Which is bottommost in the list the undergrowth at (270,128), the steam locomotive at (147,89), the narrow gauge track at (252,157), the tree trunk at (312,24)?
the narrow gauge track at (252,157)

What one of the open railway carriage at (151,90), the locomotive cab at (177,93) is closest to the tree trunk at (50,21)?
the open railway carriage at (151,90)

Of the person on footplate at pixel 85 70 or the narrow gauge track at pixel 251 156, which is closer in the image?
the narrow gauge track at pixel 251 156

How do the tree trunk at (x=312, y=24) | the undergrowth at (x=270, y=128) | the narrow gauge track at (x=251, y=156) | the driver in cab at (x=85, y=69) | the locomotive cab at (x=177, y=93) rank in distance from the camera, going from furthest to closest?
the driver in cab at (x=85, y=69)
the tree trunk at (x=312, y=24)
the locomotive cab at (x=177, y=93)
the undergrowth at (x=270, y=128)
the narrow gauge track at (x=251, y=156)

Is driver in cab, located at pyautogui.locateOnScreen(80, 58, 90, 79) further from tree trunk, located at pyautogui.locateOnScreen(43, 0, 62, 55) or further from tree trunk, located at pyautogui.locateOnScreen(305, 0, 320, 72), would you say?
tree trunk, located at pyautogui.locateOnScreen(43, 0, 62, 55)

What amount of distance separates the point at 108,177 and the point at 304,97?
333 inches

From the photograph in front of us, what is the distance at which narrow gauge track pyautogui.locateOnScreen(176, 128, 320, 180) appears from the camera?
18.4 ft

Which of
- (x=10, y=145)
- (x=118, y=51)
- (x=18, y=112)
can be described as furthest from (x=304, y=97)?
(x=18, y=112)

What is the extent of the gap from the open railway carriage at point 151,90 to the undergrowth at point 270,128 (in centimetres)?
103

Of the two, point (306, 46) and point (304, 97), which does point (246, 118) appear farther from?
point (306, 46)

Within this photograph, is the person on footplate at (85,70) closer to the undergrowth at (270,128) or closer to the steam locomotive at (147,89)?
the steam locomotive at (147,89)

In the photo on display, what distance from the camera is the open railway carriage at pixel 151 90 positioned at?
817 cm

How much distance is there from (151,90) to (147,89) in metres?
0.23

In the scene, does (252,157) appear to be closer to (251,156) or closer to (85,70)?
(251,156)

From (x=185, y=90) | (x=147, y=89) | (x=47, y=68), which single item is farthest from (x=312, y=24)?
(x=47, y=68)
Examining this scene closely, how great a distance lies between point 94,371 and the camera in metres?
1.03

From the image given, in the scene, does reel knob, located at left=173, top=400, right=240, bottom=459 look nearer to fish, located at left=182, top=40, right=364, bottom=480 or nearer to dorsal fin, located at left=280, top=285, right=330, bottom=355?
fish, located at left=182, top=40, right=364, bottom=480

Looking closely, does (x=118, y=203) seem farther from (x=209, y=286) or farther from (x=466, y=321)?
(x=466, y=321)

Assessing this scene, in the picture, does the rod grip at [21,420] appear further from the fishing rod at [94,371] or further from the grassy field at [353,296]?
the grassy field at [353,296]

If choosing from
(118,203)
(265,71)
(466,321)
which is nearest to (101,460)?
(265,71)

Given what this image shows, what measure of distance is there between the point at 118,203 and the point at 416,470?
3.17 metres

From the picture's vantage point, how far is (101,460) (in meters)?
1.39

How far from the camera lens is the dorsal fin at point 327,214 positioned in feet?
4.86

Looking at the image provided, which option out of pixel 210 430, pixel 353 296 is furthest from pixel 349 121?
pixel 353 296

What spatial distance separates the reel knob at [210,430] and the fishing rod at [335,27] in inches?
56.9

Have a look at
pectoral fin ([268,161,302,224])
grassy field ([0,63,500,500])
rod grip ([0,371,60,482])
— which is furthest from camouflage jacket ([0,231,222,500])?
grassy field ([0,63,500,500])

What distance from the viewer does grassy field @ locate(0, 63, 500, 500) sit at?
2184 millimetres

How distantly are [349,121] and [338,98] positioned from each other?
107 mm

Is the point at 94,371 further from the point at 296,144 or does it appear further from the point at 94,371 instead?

☆ ☆ ☆

:: What this task involves ::
Return the records exactly as they appear, beginning at the line that contains "From the image" and stopping after the line that contains "3.17 metres".

:: Task result ::
From the image given, in the scene, does reel knob, located at left=173, top=400, right=240, bottom=459 look nearer to fish, located at left=182, top=40, right=364, bottom=480 or nearer to dorsal fin, located at left=280, top=285, right=330, bottom=355?
fish, located at left=182, top=40, right=364, bottom=480

Looking closely, does (x=118, y=203) seem farther from (x=209, y=286) or farther from (x=466, y=321)?
(x=466, y=321)

Assessing this scene, in the picture, does the rod grip at [21,420] appear further from the fishing rod at [94,371] or further from the grassy field at [353,296]?
the grassy field at [353,296]

If choosing from
(118,203)
(265,71)
(466,321)
which is nearest to (101,460)?
(265,71)

Given what this image shows, what measure of distance is there between the point at 118,203 and the point at 416,470?
3.17 metres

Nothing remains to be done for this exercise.